L'anthropologie structurale

Claude Lévi-Strauss · XXe siècle

Thèse

Toutes les cultures humaines obéissent aux mêmes structures mentales inconscientes. Mythes, rites, systèmes de parenté – tout peut être analysé comme un langage fait d'oppositions binaires (cru/cuit, nature/culture, vie/mort, masculin/féminin, sacré/profane).
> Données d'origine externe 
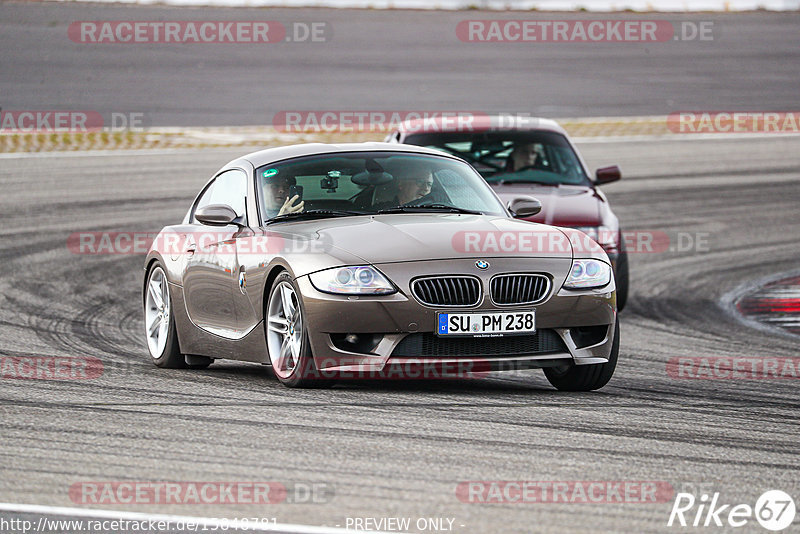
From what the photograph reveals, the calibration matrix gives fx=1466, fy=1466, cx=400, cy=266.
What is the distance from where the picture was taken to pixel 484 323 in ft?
25.1

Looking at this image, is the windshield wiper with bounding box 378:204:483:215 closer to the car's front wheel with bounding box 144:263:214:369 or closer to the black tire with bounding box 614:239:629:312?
the car's front wheel with bounding box 144:263:214:369

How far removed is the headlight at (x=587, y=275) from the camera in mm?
7926

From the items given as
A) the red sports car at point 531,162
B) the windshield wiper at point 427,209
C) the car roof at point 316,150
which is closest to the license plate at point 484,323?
the windshield wiper at point 427,209

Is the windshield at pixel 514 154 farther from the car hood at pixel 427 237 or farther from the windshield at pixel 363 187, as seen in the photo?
the car hood at pixel 427 237

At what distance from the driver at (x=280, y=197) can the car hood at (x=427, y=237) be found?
0.30m

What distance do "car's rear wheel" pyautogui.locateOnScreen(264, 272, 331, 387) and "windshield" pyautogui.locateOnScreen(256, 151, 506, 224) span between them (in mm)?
761

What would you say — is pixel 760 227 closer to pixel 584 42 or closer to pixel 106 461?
pixel 106 461

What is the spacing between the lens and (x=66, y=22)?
3812 cm

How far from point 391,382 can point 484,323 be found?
1000 mm

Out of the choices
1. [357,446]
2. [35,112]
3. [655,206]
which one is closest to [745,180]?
[655,206]

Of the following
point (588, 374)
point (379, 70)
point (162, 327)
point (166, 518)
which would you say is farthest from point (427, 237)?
point (379, 70)

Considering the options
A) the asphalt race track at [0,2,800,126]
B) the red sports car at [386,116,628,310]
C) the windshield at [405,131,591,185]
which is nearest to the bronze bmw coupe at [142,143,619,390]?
the red sports car at [386,116,628,310]

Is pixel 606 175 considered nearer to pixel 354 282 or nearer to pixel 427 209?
pixel 427 209

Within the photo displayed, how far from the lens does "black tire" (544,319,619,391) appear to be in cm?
817
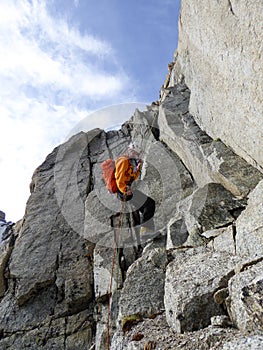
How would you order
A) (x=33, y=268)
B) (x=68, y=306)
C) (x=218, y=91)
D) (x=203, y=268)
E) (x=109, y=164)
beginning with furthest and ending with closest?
(x=109, y=164)
(x=33, y=268)
(x=68, y=306)
(x=218, y=91)
(x=203, y=268)

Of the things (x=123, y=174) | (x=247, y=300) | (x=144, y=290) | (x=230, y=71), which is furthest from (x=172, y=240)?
(x=230, y=71)

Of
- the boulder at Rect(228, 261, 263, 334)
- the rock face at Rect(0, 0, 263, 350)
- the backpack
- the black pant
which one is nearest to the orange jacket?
the backpack

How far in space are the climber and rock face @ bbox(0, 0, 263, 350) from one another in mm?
299

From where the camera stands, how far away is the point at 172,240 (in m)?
7.36

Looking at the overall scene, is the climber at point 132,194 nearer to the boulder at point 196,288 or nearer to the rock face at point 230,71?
the rock face at point 230,71

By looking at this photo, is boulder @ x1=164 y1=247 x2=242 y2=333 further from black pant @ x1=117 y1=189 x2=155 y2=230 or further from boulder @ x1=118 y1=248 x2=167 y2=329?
black pant @ x1=117 y1=189 x2=155 y2=230

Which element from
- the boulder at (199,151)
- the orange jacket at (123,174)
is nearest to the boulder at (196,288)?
the boulder at (199,151)

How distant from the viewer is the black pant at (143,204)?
987cm

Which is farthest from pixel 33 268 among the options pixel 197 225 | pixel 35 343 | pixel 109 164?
pixel 197 225

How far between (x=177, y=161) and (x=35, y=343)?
793cm

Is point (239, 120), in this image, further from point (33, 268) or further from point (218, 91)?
point (33, 268)

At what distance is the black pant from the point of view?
32.4ft

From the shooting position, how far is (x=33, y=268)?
9.98 meters

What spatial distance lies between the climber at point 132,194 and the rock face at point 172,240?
30 cm
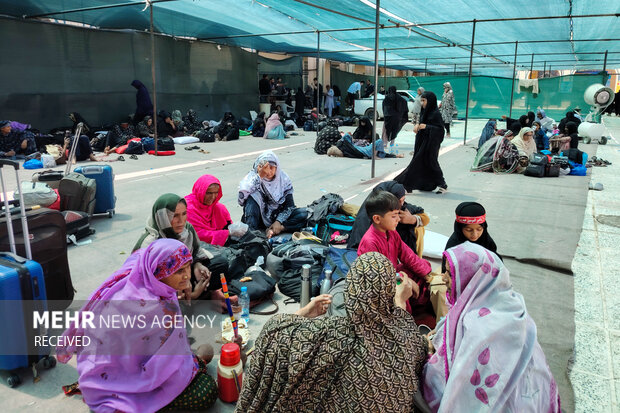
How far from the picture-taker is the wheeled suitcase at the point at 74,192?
16.5 ft

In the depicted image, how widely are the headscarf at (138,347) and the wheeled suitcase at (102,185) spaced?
355cm

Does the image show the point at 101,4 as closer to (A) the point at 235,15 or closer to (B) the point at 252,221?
(A) the point at 235,15

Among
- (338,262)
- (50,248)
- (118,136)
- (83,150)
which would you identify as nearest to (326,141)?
(118,136)

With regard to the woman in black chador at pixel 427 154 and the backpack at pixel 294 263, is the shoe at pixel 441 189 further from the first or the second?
the backpack at pixel 294 263

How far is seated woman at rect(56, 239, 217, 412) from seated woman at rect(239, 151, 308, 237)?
245cm

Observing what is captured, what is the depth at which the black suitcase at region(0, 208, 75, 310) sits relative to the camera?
2949 mm

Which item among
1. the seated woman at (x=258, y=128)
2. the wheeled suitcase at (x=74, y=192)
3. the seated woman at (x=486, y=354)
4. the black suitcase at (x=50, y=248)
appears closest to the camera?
the seated woman at (x=486, y=354)

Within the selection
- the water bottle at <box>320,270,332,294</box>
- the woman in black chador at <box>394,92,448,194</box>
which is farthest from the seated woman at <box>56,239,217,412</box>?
the woman in black chador at <box>394,92,448,194</box>

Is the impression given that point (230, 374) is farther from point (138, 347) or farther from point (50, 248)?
point (50, 248)

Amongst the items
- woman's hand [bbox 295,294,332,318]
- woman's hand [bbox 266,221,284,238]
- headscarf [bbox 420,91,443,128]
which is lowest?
woman's hand [bbox 266,221,284,238]

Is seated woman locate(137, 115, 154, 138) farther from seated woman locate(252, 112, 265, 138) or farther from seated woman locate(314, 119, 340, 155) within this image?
seated woman locate(314, 119, 340, 155)

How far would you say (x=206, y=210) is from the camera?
418 centimetres

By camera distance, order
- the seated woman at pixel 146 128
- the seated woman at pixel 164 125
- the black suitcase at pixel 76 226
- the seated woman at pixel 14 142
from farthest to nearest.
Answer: the seated woman at pixel 164 125 < the seated woman at pixel 146 128 < the seated woman at pixel 14 142 < the black suitcase at pixel 76 226

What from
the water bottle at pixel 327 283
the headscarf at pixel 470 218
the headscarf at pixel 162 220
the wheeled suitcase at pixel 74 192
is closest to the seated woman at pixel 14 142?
the wheeled suitcase at pixel 74 192
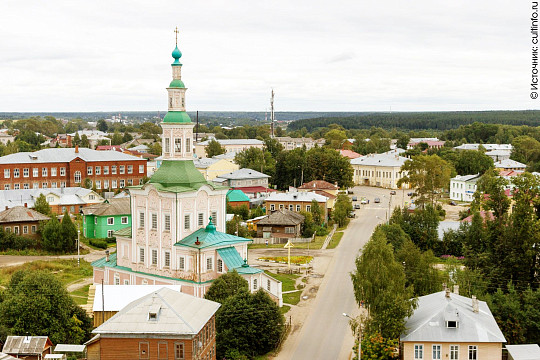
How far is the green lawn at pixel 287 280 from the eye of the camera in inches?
A: 1850

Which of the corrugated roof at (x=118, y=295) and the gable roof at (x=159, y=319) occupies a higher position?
the gable roof at (x=159, y=319)

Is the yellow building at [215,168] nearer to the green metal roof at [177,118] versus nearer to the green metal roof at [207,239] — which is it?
the green metal roof at [177,118]

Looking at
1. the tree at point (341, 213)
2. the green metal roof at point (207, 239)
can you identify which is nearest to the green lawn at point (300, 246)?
the tree at point (341, 213)

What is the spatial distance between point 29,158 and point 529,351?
71.2 m

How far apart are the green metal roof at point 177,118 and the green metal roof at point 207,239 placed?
22.4 feet

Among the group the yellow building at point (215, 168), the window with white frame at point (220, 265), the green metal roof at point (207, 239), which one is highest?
the green metal roof at point (207, 239)

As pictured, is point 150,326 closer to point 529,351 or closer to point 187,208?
point 187,208

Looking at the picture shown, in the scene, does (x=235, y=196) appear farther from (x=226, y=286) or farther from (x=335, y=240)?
(x=226, y=286)

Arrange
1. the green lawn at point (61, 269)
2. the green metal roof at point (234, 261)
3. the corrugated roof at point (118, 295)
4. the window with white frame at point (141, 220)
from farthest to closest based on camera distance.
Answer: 1. the green lawn at point (61, 269)
2. the window with white frame at point (141, 220)
3. the green metal roof at point (234, 261)
4. the corrugated roof at point (118, 295)

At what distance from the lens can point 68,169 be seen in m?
88.7

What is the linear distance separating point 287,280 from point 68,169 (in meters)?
48.7

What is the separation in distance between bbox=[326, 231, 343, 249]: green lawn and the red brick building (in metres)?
35.5

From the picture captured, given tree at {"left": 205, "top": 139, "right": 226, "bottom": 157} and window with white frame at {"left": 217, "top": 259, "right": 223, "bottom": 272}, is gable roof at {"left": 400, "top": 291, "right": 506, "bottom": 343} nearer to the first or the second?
window with white frame at {"left": 217, "top": 259, "right": 223, "bottom": 272}
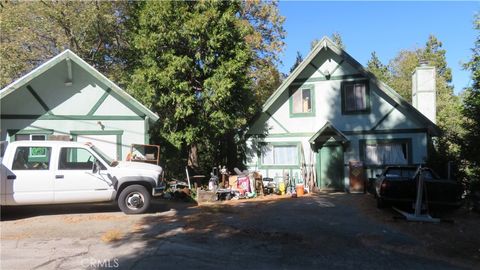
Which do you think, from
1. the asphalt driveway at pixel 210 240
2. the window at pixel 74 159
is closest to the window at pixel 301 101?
the asphalt driveway at pixel 210 240

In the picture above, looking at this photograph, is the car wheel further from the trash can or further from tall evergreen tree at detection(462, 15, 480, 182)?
the trash can

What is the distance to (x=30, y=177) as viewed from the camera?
11.2m

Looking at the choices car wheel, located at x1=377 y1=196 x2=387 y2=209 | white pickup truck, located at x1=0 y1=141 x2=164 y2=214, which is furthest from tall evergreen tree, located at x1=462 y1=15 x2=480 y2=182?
white pickup truck, located at x1=0 y1=141 x2=164 y2=214

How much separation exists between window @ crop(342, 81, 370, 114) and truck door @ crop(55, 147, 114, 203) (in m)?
12.0

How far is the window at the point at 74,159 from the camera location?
1152 cm

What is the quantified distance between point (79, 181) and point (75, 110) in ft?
19.6

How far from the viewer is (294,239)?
934 cm

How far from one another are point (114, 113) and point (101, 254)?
10.1 metres

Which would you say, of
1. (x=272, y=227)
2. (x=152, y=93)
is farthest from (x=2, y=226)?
(x=152, y=93)

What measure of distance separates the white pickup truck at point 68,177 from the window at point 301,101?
10.2 m

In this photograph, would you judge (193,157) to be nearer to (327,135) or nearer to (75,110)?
(75,110)

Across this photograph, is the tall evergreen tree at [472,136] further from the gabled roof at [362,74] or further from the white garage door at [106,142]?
the white garage door at [106,142]

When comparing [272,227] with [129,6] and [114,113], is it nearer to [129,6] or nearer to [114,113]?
[114,113]

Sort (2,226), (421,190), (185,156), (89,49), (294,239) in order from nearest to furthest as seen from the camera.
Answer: (294,239), (2,226), (421,190), (185,156), (89,49)
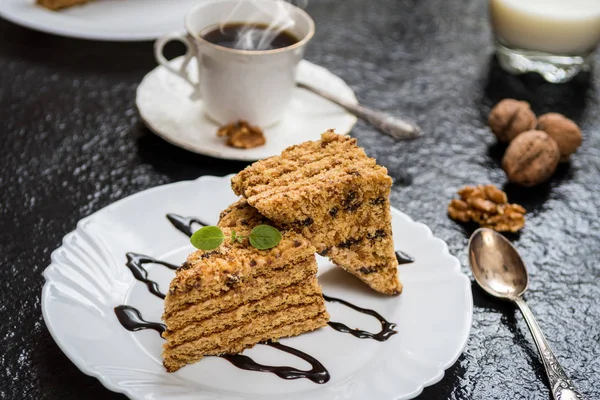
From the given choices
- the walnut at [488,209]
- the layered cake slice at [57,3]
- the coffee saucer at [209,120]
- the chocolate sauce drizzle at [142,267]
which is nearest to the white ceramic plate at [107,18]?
the layered cake slice at [57,3]

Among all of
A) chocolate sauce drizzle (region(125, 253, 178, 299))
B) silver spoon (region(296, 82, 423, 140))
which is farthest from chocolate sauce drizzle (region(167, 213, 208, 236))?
silver spoon (region(296, 82, 423, 140))

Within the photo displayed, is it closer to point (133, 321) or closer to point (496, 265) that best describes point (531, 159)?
point (496, 265)

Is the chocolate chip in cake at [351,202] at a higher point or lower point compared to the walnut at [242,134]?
higher

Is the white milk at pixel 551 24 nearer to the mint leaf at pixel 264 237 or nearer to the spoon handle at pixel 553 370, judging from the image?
the spoon handle at pixel 553 370

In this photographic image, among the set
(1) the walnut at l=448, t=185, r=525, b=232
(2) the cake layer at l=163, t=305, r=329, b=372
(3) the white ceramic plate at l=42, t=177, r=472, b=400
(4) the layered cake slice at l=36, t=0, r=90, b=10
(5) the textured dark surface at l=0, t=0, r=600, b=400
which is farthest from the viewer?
(4) the layered cake slice at l=36, t=0, r=90, b=10

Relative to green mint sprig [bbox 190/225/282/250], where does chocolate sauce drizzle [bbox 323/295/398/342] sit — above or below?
below

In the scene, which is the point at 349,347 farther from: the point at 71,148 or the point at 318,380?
the point at 71,148

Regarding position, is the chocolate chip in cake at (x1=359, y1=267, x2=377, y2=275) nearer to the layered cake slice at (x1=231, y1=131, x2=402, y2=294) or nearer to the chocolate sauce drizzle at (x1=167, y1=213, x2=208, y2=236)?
the layered cake slice at (x1=231, y1=131, x2=402, y2=294)

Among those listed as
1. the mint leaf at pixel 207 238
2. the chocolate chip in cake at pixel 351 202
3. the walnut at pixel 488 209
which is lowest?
the walnut at pixel 488 209
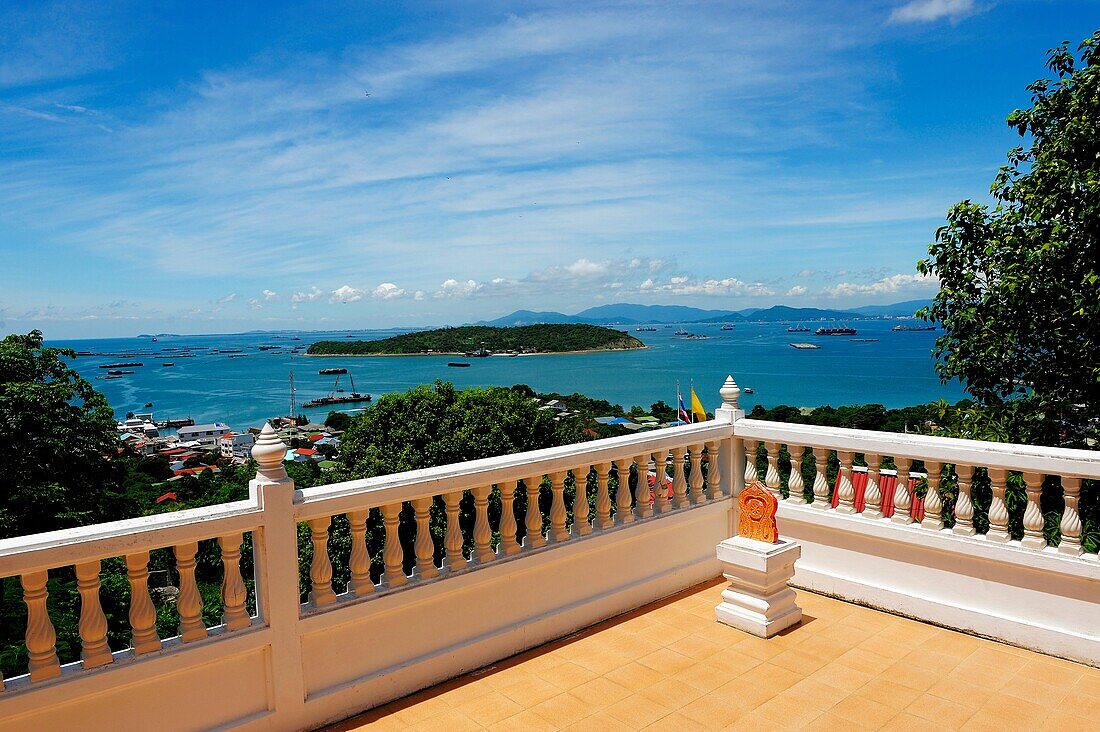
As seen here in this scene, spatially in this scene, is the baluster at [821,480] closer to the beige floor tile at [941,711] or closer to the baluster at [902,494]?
the baluster at [902,494]

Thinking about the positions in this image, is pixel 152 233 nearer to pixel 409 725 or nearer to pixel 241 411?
pixel 241 411

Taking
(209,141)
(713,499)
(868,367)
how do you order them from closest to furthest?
(713,499), (209,141), (868,367)

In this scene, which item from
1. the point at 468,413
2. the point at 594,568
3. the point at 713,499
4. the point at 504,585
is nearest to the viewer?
the point at 504,585

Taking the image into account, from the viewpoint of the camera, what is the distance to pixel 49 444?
1117 centimetres

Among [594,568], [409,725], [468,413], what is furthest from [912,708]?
[468,413]

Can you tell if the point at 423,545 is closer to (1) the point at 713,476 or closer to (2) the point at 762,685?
(2) the point at 762,685

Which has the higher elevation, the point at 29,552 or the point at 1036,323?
the point at 1036,323

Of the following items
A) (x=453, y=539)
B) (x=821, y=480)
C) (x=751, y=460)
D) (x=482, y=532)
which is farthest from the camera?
(x=751, y=460)

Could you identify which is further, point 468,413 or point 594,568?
point 468,413

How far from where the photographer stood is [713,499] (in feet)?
16.5

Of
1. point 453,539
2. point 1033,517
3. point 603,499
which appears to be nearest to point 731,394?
point 603,499

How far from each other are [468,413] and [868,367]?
10847 centimetres

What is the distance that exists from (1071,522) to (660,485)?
226 cm

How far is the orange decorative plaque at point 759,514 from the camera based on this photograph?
4062 mm
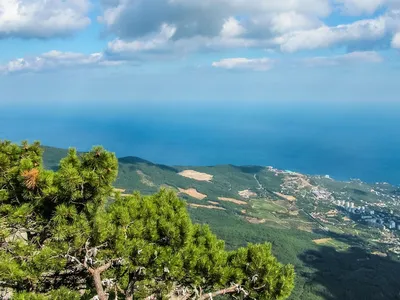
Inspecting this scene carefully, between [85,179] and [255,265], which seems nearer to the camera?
[85,179]

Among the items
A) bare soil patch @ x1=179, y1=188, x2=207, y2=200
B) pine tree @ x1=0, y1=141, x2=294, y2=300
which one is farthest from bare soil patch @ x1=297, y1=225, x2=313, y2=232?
pine tree @ x1=0, y1=141, x2=294, y2=300

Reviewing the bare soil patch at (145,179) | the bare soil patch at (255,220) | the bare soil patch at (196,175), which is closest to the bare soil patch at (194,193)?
the bare soil patch at (145,179)

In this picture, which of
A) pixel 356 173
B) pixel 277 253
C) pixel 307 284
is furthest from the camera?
pixel 356 173

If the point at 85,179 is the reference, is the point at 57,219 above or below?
below

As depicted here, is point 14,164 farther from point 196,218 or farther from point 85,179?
point 196,218

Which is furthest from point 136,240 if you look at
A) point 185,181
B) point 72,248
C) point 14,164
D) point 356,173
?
point 356,173

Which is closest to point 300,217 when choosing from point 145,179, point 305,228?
point 305,228

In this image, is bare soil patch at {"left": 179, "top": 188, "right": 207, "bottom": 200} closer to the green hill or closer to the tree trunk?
the green hill
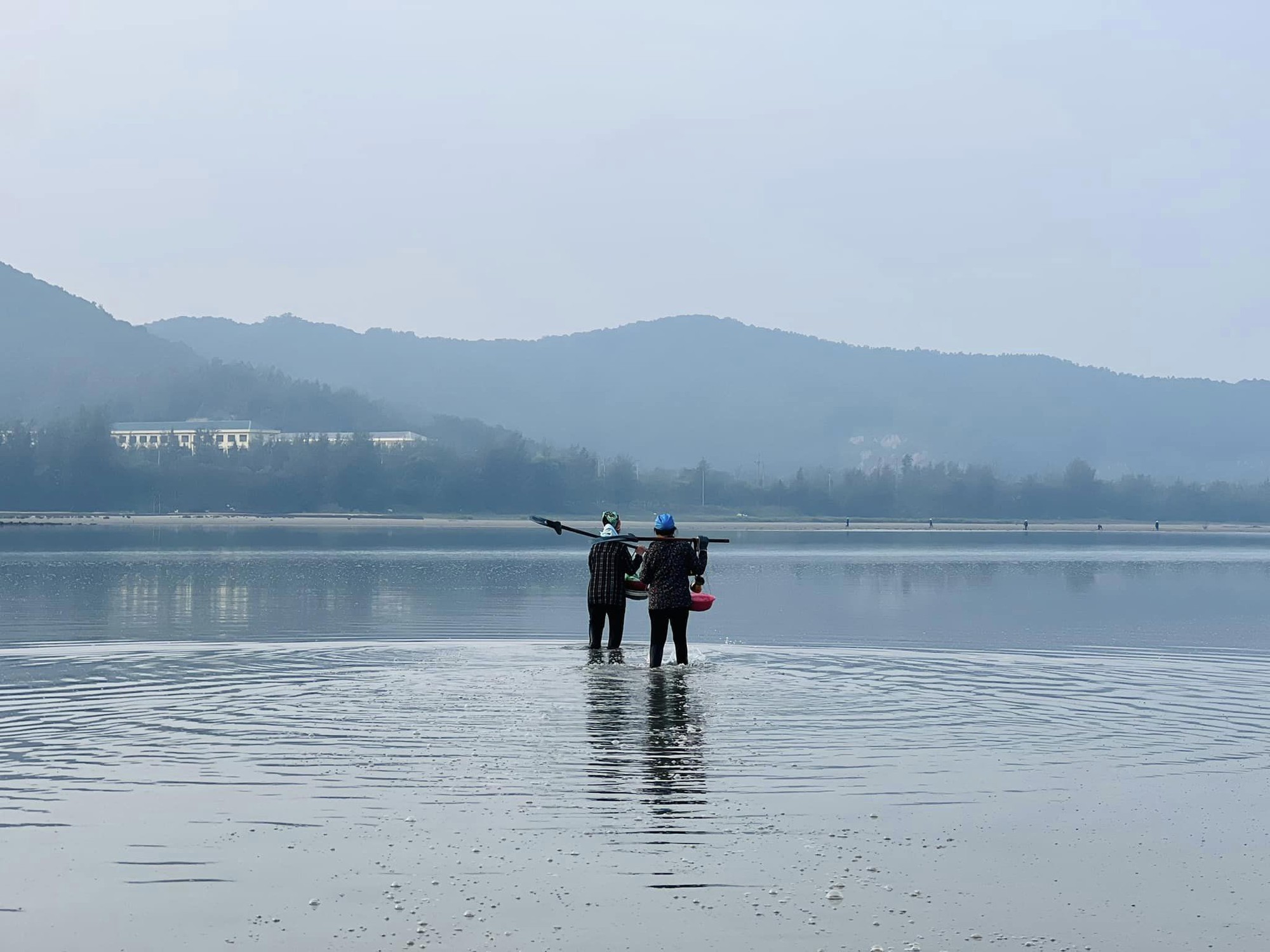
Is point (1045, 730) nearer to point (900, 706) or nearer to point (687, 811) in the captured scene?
point (900, 706)

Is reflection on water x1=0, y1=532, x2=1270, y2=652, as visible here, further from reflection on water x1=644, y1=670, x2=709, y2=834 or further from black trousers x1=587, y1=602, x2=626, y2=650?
reflection on water x1=644, y1=670, x2=709, y2=834

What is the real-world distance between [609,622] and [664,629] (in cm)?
342

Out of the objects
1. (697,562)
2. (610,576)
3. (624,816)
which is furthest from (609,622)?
(624,816)

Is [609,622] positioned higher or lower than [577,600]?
higher

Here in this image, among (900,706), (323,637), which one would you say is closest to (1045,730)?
(900,706)

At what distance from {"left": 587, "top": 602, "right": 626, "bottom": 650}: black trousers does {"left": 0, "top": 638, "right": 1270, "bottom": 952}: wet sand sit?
407 cm

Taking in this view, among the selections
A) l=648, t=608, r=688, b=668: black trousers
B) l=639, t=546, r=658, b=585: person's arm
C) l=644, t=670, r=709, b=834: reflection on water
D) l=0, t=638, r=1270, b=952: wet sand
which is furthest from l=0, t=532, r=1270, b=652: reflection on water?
l=0, t=638, r=1270, b=952: wet sand

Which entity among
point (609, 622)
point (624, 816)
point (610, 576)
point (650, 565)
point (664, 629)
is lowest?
point (624, 816)

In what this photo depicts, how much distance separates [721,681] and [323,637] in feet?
37.4

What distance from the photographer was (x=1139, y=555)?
11588 cm

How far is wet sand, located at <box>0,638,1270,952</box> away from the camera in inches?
374

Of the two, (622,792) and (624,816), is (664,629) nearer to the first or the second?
(622,792)

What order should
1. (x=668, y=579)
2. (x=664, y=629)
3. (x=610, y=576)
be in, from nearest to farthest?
1. (x=668, y=579)
2. (x=664, y=629)
3. (x=610, y=576)

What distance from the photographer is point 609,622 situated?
26.9 meters
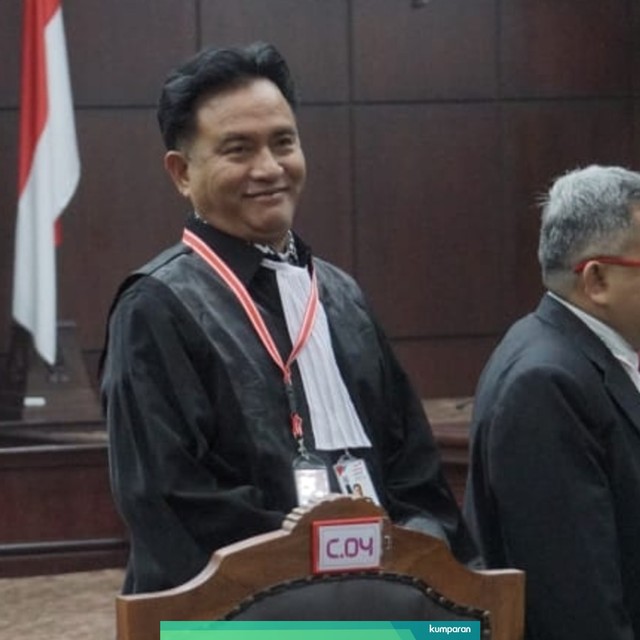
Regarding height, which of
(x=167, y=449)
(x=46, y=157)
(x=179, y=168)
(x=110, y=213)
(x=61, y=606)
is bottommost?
(x=61, y=606)

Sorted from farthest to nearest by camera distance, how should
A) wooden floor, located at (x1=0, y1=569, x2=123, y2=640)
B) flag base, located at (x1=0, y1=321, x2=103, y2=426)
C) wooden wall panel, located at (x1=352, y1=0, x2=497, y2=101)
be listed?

L'idée fondamentale est que, derrière la diversité apparente des cultures, il existe des formes d'organisation de l'esprit humain qui sont universelles.

« Nous ne prétendons donc pas montrer comment les hommes pensent dans les mythes, mais comment les mythes se pensent dans les hommes, et à leur insu. » – Mythologiques, 1964

Exemples

  • Le mythe d'Œdipe s'organise autour de deux oppositions : surestimation/sous-estimation des liens de parenté et affirmation/négation de l'origine terrestre de l'homme. Il cherche ainsi à résoudre symboliquement la contradiction entre l'autochtonie (l'homme né de la terre) et la réalité de la procréation humaine.
  • L'opposition entre le cru (proche de la nature) et le cuit (produit de l'intervention culturelle) constitue l'un des grands schèmes symboliques par lesquels de nombreuses sociétés organisent leurs mythes et pensent le rapport entre nature et culture.

Notes

On pourrait résumer la thèse de Lévi-Strauss ainsi : les hommes pensent différemment selon les cultures, mais ils pensent partout à l'aide de structures mentales comparables ; la tâche de l'anthropologie est de découvrir ces structures invisibles derrière la diversité des coutumes et des mythes.

Débat

Sartre : le structuralisme dissout le sujet et l'histoire dans des structures inconscientes, oubliant la praxis humaine, la liberté qui transforme le monde. Derrida : les oppositions binaires que Lévi-Strauss croit trouver dans les mythes (cru/cuit, nature/culture) sont en réalité instables et hiérarchisées – l'un des deux termes domine toujours secrètement l'autre.